5, multi-user write, arbitrary modification of files: There is only one writer in HDFs, and the write operation always adds data at the end of the file; It does not support operations with multiple writers, nor does it support modification anywhere in the file.

Ii. the concept of HDFs

1. Data block

Each disk has a default chunk size, which is the smallest unit of disk read and write. The file system built on disk manages blocks in the file system by managing the chunks in the disk, which can be an integer multiple of the disk block;

File system blocks generally thousands of bytes, while disk blocks are generally 512 bytes.

HDFs also has the concept of block, but much larger, the default is 64MB. Like file systems on a single disk, HDFs files are also divided into blocks of block size, as separate storage units. Unlike other file systems, however, files smaller than one block in HDFs do not occupy the entire block of space.

2, why the block of HDFs so large.

The block of HDFs is larger than the disk block, and is designed to minimize addressing overhead. If the setting is large enough, the time to transfer data from the disk can be significantly greater than the addressing time, so that the time to transfer a file consisting of multiple blocks depends on the transfer rate of the disk.

3. There are many advantages to abstracting a distributed system:

(1) The size of a file can be larger than the capacity of any one disk in the network. Because all the blocks of a file do not need to be stored on the same disk, you can use any disk on the cluster to store it; in extreme cases, the block of one file fills up all the disks.

(2) The design of the storage subsystem can be simplified by using block abstraction rather than the entire file as a storage unit. Because the size of the block is fixed, it is relatively easy to calculate how many blocks a single disk can store, and also eliminates the concern for metadata;

(3) blocks are ideal for data backup and thus provide data fault tolerance and availability.

Like the disk system, the FSCK directive in HDFs can explicitly block information.

4, Namenode and Datanode

The HDFs cluster has two types of nodes and runs in Manager-worker mode:

One is Namennode: Manager

Multiple are datanode: Workers

5, Namenode:

(1) Namenode manages the namespace of the file system, which maintains the file system tree and all files and directories in the entire tree, which are permanently stored on the local disk as files.

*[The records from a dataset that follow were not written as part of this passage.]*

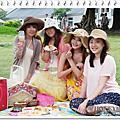20120526 夢幻少女野餐趴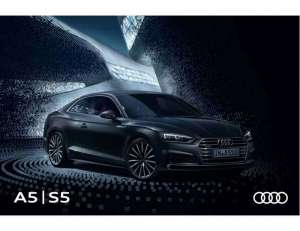audi-a5-and-audi-s5-catalog in kuwait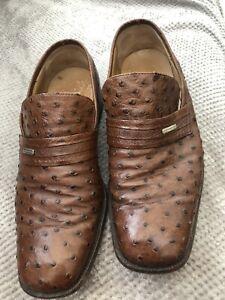 Dark Tan Moreschi Italian Men's Shoes Size 9 Croc Skin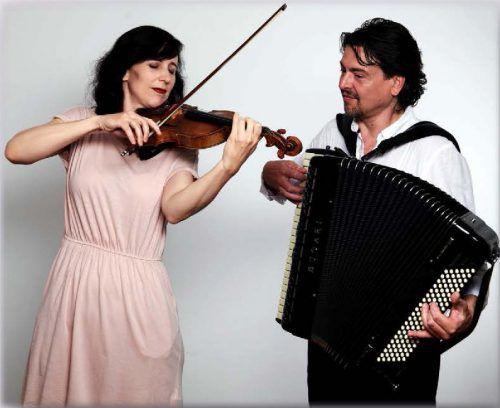 Nina Ulli und Goran Kovačević musizieren am Sonntag gemeinsam. handout/veranstalter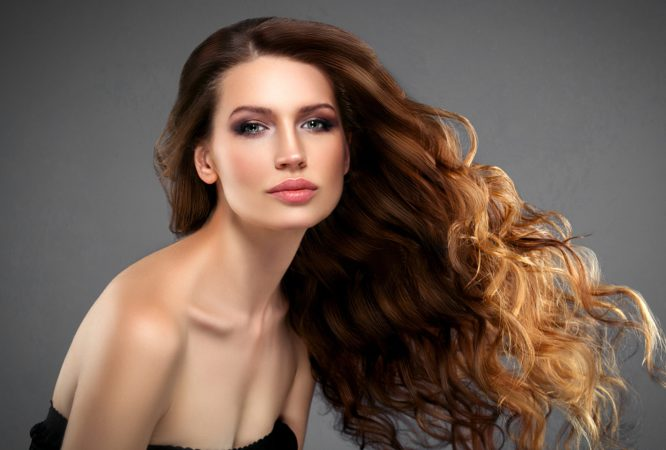 The Versatility of Fillers: Fill-Stimulate-Volumize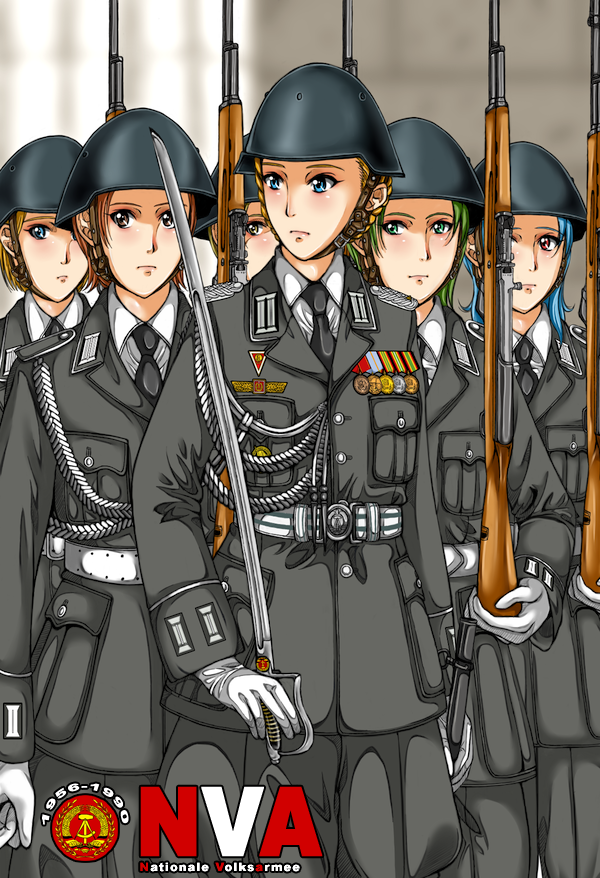 Die Nationale Volksarmee by otakumilitia East germany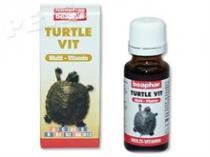 Beaphar Vitamíny pro želvy 20ml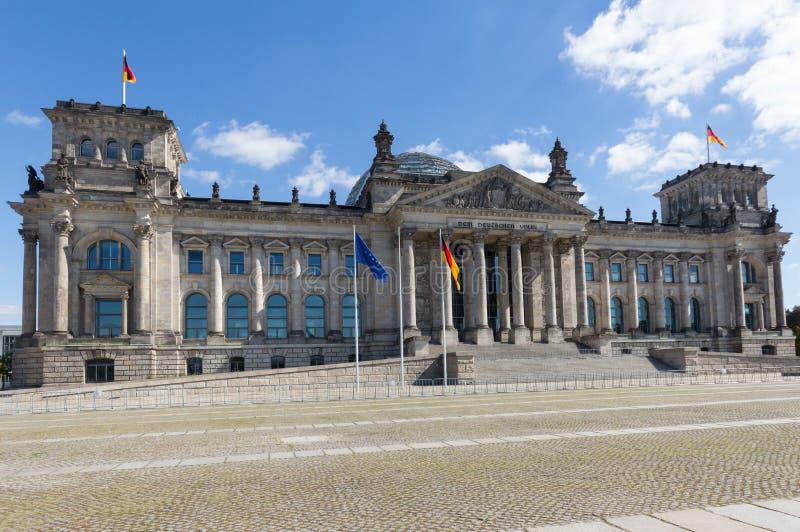 L'edificio di Reichstag a Berlino, Parlamento tedesco immagine stock libera da diritti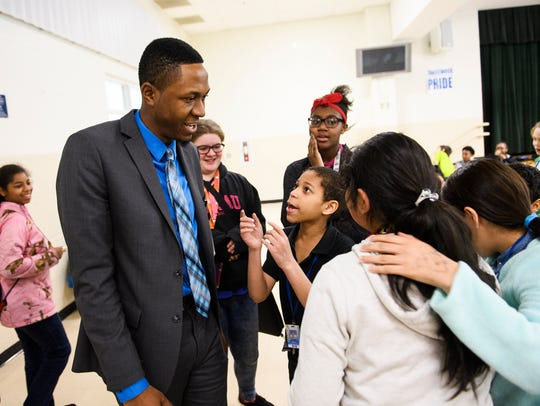 Edward Anderson, principal of Tanglewood Middle School,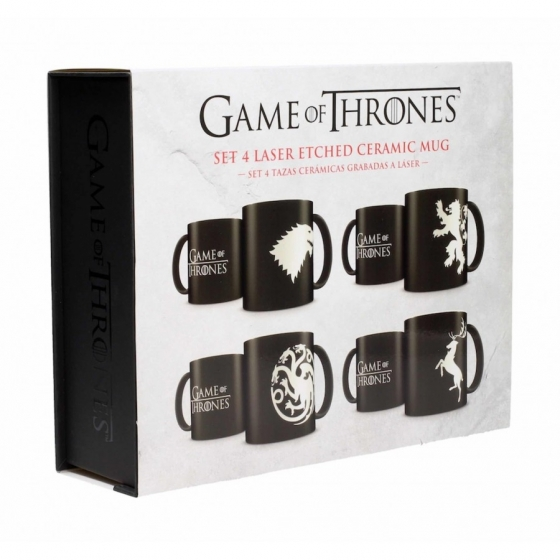 Satz von 4 Tassen - Hauswappen - Game Of Thrones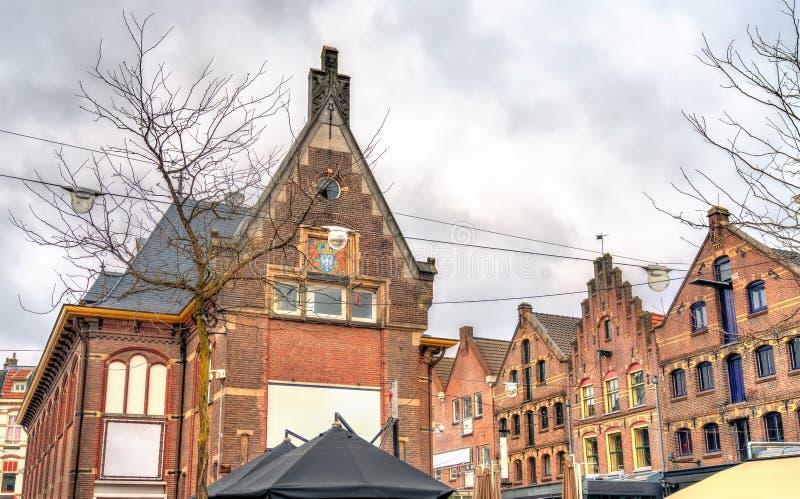 Traditionella hus i Arnhem, Nederländerna royaltyfri fotografi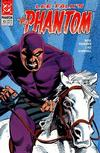 Cover for The Phantom (DC, 1989 series) #13
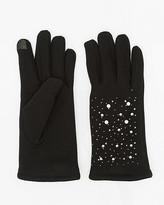 Le Château Jewel Embellished Knit Tech Gloves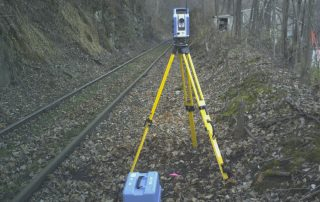 Blue Surveying Equipment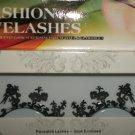 #14 Fashion fake reuseable eyelashes (bird  and flower picture) G NBU NBW NBO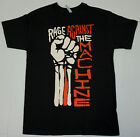 Rage Against The Machine T-shirt Adult Men Tee Black Tee New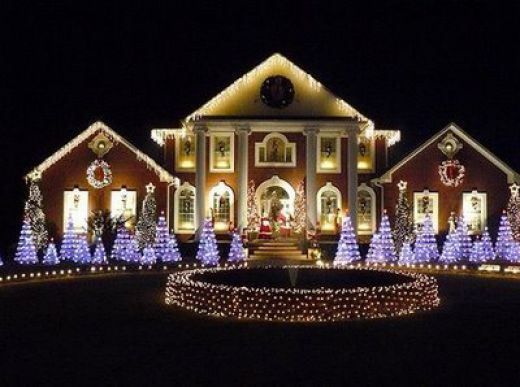 Outdoor LED Christmas Lights Christmas lights, Yards and Outdoor - outdoor led christmas decorations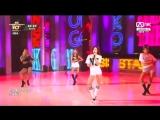 140724 Sistar - OK GO! Comeback Stage @ 10th Anniversary M! Countdown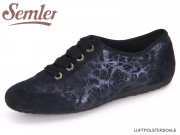 Semler Nele N6106-440-080 midnight blue Samt Chevro Struktur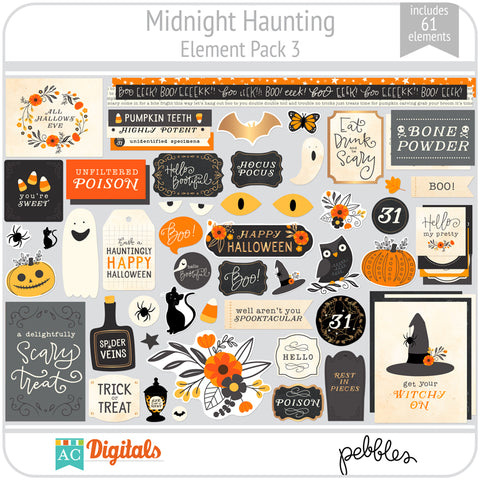 Midnight Haunting Element Pack 3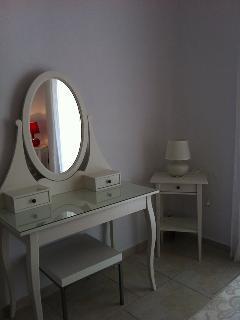 VILLA IFIGENIA BEDROOM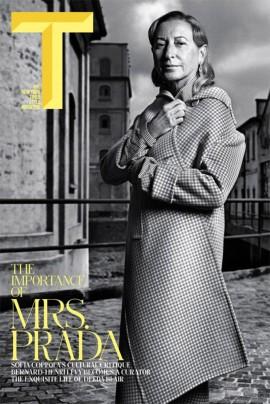 miuccia-prada-by-mario-sorrenti-for-the-new-york-times-style-magazine-2013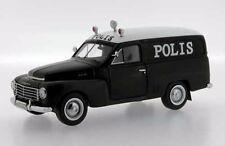 PREMIUM X 1955 Volvo PV445 Duett Swedish Polis Van Police PremiumX 1/43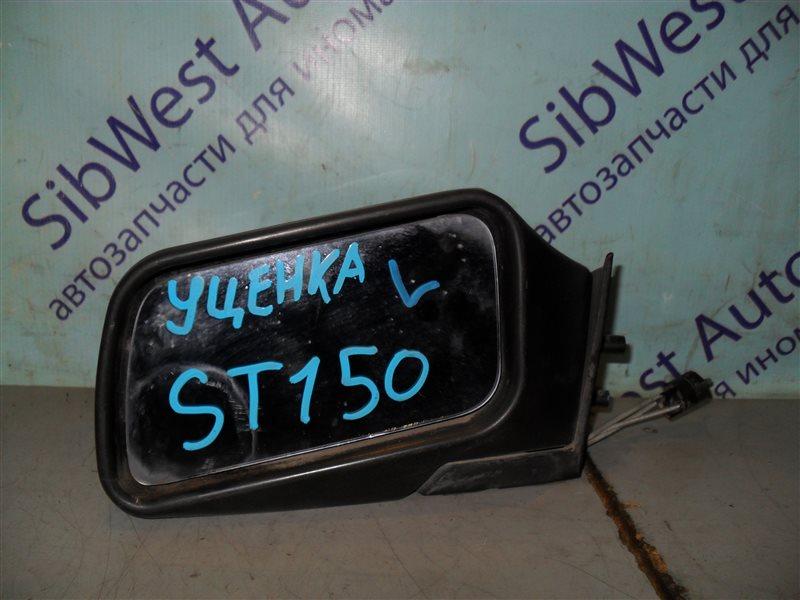 Зеркало Toyota Carina Ii ST150 1SEL 1986 переднее левое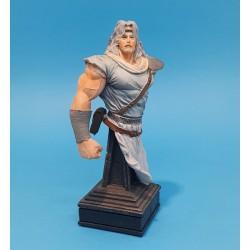 Ken Le Survivant Buste de Toki Figurine d'occasion
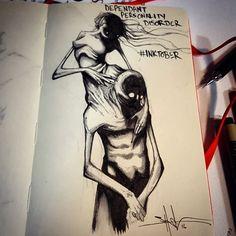 enfermedades mentales ilustradas por Shawn Coss durate el inktober 2016 10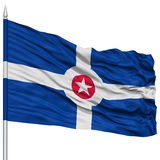 Indianapolis Flag on Flagpole, Waving on White Background Royalty Free Stock Photo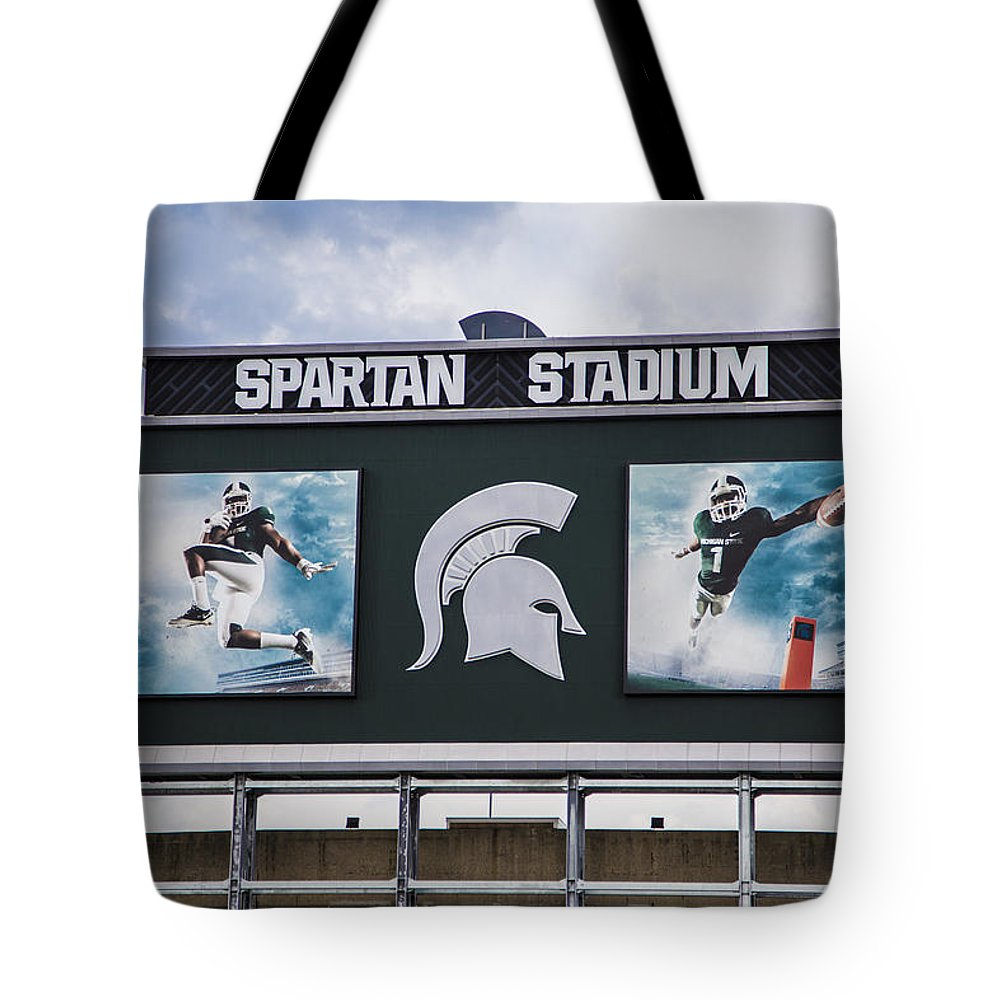 Michigan State Tote Bag featuring the photograph Spartan Stadium Scoreboard by John McGraw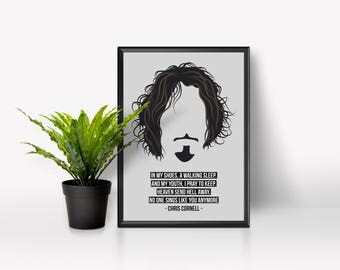 No One Sings Like You Anymore - Chris Cornell - A4 Poster - High Gloss - Proceeds go to PAPYRUS Charity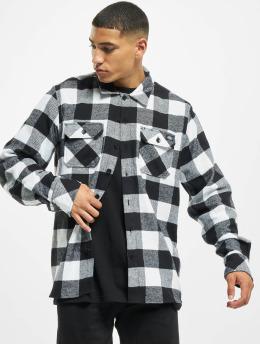 Dickies Рубашка Sacramento  черный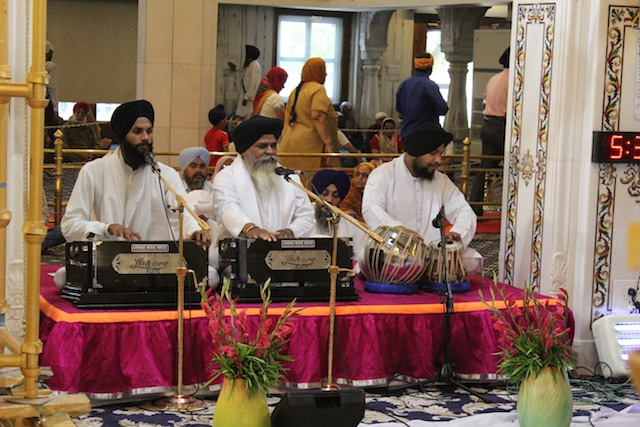 The musicians perform at the Bangla Sahib in Delhi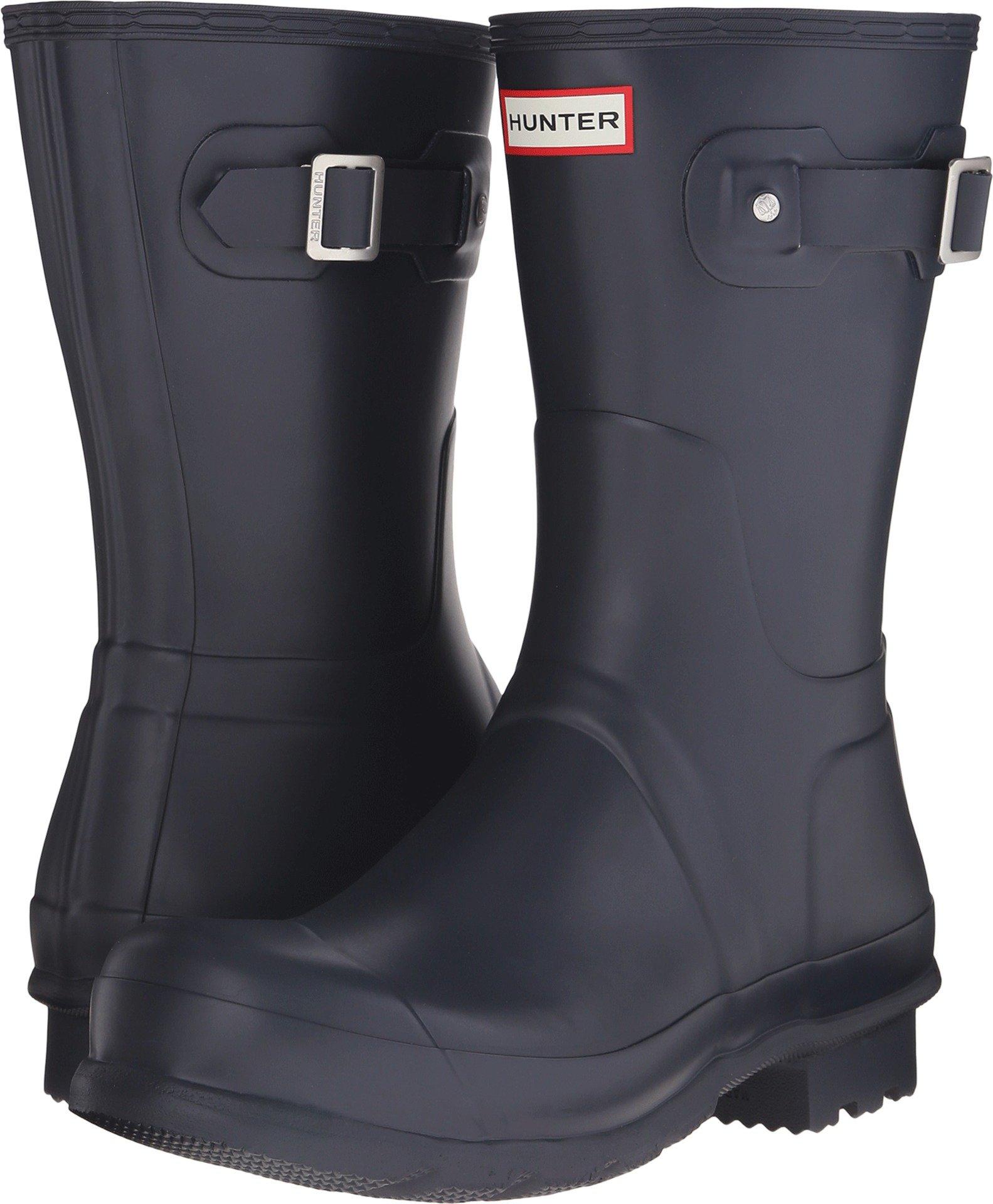 Hunter Mens Original Short Rain Boots Navy 10 M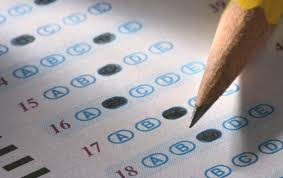what is the sat test definition history and content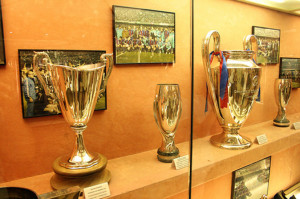 Музей ФК Барселоны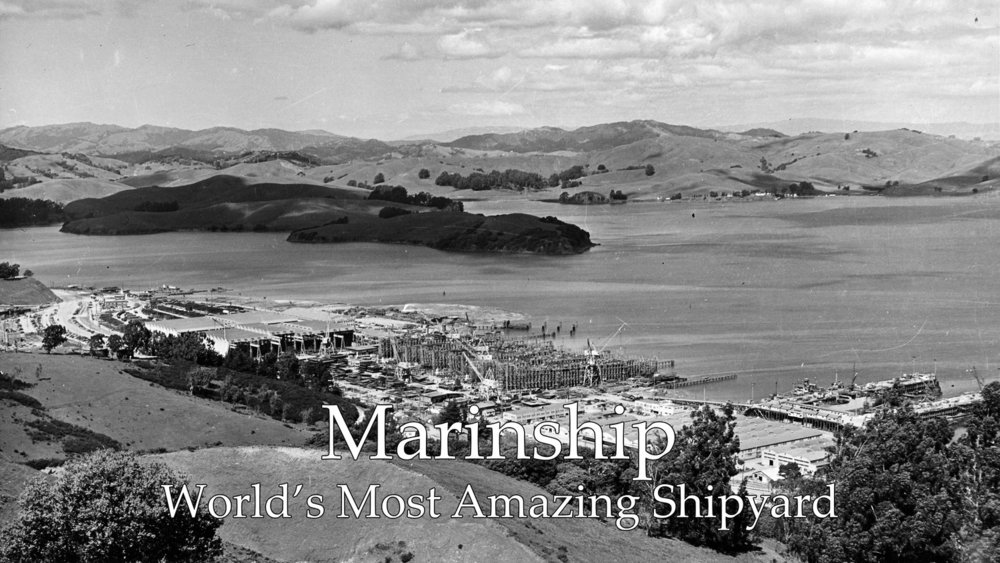 000000_01_00_000940+Marinship+from+Sausalito+hills+May+1943_caption.jpg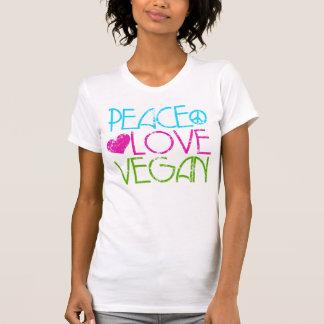 .Peace.Love.Vegan. T-Shirt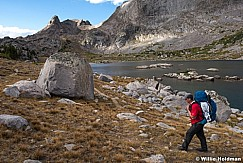 Backpacking Wind River 090816 9583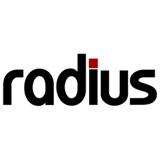 Radiusstyle sq160
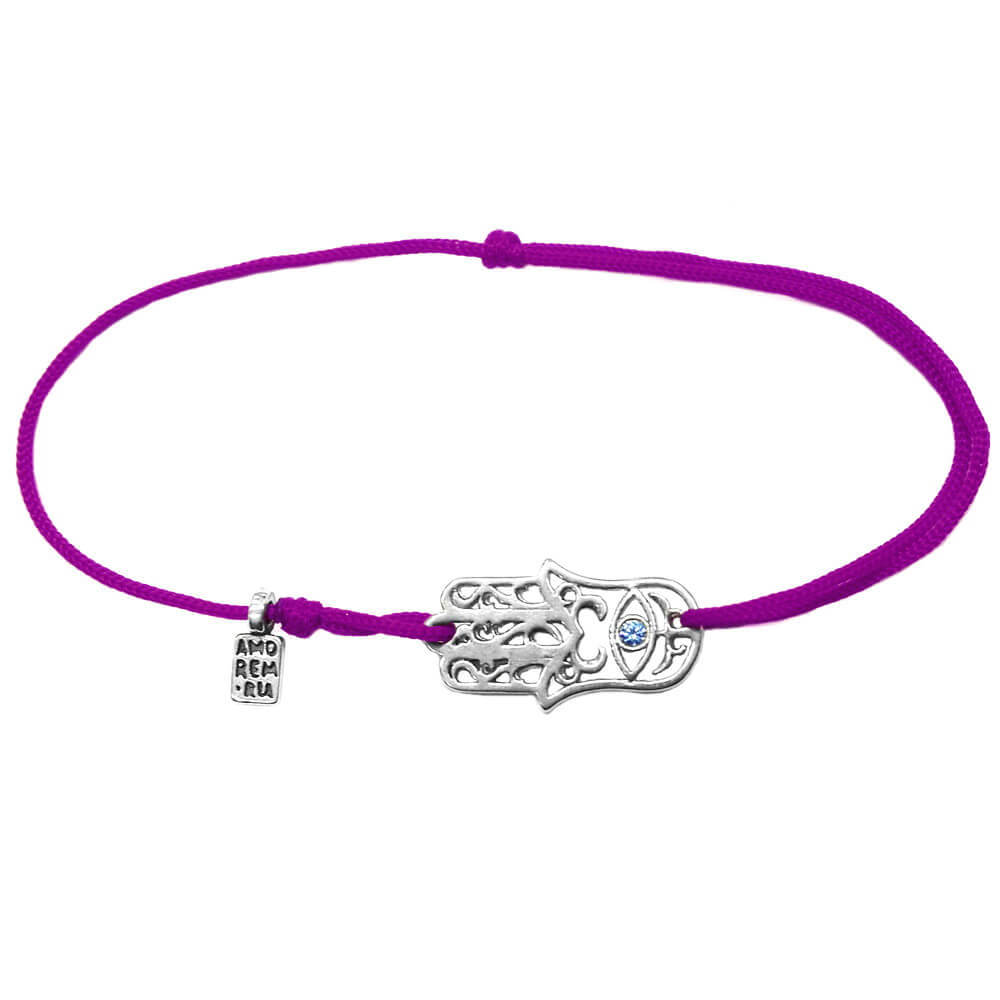 Hamsa bracelet with blue cubic zirconia, sterling silver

(2) Namenode also records data node information for each data block in each file, but it does not permanently store the block's location information because it is rebuilt by the data node at system startup.

6. Clients (client) interact with Namenode and Datanode on behalf of the user to access the entire file system; The client provides a POSIX-like file system interface, so users do not need to know Namenode and Datanode to implement their functionality.

7, Datanode

Datanode are the working nodes of the file system, which store and retrieve data blocks (dispatched by the client Namenode) as needed, and periodically send the Nanmenode a list of the blocks they store.

8, the importance of Namenode:

The file system will not be available without namenode, because without Namenode, all files on the file system will disappear and do not know how to rebuild the file based on the Datanode block.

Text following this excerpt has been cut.